» TASK
Reproduce, as a numbered list with blank lines omitted, the stretch of the items from the line containing "Is the gray" through the end of the items.

» PROVIDED INFORMATION
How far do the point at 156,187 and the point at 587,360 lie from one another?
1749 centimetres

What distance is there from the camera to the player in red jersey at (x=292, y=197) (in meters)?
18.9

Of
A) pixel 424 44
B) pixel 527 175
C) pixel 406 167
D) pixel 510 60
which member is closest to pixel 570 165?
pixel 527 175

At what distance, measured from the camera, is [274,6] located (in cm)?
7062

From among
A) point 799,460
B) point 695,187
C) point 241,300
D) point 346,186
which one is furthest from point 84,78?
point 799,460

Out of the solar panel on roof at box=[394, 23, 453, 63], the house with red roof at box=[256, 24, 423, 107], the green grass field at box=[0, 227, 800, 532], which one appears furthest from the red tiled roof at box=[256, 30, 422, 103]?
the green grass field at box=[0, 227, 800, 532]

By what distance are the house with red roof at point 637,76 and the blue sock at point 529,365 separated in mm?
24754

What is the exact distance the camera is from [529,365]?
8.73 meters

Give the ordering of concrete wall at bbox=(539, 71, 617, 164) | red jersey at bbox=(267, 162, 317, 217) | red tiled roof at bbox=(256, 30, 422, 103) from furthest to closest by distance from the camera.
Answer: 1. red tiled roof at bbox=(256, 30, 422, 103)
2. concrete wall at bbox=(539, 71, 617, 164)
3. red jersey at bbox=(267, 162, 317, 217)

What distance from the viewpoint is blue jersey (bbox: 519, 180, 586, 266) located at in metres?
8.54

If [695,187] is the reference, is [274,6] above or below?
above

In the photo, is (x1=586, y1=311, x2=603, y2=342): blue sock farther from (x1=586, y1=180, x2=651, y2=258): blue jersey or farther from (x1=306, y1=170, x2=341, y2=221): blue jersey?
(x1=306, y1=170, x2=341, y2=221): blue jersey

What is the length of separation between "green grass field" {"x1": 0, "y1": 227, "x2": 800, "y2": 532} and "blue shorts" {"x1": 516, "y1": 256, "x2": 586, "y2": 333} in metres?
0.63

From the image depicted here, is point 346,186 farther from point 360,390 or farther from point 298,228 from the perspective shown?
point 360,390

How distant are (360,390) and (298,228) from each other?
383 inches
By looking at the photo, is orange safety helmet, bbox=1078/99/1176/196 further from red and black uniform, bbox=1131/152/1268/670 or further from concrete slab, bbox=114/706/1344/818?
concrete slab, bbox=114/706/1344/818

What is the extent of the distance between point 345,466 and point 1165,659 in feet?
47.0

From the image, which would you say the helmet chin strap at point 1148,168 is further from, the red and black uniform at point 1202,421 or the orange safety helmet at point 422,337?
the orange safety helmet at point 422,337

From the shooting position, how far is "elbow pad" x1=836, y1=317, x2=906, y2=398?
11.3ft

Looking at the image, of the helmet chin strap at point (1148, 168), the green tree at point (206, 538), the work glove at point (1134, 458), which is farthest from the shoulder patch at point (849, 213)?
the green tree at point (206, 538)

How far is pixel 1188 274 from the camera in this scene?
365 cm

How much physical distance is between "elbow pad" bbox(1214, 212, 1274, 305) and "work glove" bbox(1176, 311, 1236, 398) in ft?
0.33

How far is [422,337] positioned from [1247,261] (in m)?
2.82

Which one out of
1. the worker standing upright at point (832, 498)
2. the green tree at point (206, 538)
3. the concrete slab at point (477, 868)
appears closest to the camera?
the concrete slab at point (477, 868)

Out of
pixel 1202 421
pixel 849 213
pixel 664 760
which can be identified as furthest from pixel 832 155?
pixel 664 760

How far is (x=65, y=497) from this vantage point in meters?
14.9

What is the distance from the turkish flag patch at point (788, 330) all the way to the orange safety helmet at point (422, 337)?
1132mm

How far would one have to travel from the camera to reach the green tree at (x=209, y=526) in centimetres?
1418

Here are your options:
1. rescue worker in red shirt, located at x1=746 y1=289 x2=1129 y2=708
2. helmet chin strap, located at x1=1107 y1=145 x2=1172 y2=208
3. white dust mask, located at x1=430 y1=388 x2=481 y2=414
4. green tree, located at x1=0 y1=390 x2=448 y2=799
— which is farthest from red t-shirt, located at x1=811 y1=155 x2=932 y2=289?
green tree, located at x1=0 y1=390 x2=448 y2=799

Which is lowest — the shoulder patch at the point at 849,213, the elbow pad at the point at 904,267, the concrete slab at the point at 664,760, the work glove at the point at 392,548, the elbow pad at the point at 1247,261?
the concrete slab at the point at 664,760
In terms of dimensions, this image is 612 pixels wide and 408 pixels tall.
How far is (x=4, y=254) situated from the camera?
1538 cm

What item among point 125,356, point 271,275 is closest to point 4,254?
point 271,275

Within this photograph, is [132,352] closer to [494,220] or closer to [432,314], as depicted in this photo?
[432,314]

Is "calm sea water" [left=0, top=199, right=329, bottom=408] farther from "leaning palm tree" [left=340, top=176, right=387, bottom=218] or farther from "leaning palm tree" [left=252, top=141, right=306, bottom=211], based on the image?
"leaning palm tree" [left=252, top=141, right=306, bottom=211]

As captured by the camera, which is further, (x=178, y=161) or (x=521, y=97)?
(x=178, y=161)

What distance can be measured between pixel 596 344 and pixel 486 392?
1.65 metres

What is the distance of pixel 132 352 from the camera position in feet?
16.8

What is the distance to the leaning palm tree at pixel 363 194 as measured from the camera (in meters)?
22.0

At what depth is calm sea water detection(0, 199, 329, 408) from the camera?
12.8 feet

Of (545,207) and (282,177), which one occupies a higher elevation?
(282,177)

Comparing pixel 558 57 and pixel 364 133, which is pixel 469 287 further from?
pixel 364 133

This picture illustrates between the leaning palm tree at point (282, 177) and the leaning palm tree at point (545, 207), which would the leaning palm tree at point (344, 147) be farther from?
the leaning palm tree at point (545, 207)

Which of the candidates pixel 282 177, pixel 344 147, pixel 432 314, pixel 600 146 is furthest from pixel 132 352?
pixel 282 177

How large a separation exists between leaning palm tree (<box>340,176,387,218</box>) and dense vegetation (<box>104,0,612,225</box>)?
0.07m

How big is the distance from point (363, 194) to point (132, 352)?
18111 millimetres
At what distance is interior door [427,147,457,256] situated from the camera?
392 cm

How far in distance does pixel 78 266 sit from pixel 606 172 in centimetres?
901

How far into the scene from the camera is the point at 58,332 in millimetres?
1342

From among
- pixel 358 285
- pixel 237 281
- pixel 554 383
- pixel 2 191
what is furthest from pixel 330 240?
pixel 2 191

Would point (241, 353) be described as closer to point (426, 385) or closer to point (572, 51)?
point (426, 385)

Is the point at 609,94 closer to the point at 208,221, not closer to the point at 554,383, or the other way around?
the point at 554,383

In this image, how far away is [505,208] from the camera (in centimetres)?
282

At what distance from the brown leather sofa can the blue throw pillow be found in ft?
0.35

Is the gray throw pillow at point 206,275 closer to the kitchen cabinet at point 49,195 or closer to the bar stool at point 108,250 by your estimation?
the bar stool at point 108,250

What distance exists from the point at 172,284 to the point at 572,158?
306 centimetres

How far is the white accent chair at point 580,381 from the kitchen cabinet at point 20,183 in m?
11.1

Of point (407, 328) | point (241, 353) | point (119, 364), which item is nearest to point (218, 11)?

» TASK ANSWER
1. Is the gray throw pillow at point 206,275 closer to the kitchen cabinet at point 49,195 or closer to the bar stool at point 108,250 by your estimation?
2. the bar stool at point 108,250
3. What distance exists from the point at 172,284 to the point at 572,158?
4. 306 centimetres
5. How far is the white accent chair at point 580,381 from the kitchen cabinet at point 20,183 in m?
6. 11.1
7. Of point (407, 328) | point (241, 353) | point (119, 364), which item is nearest to point (218, 11)?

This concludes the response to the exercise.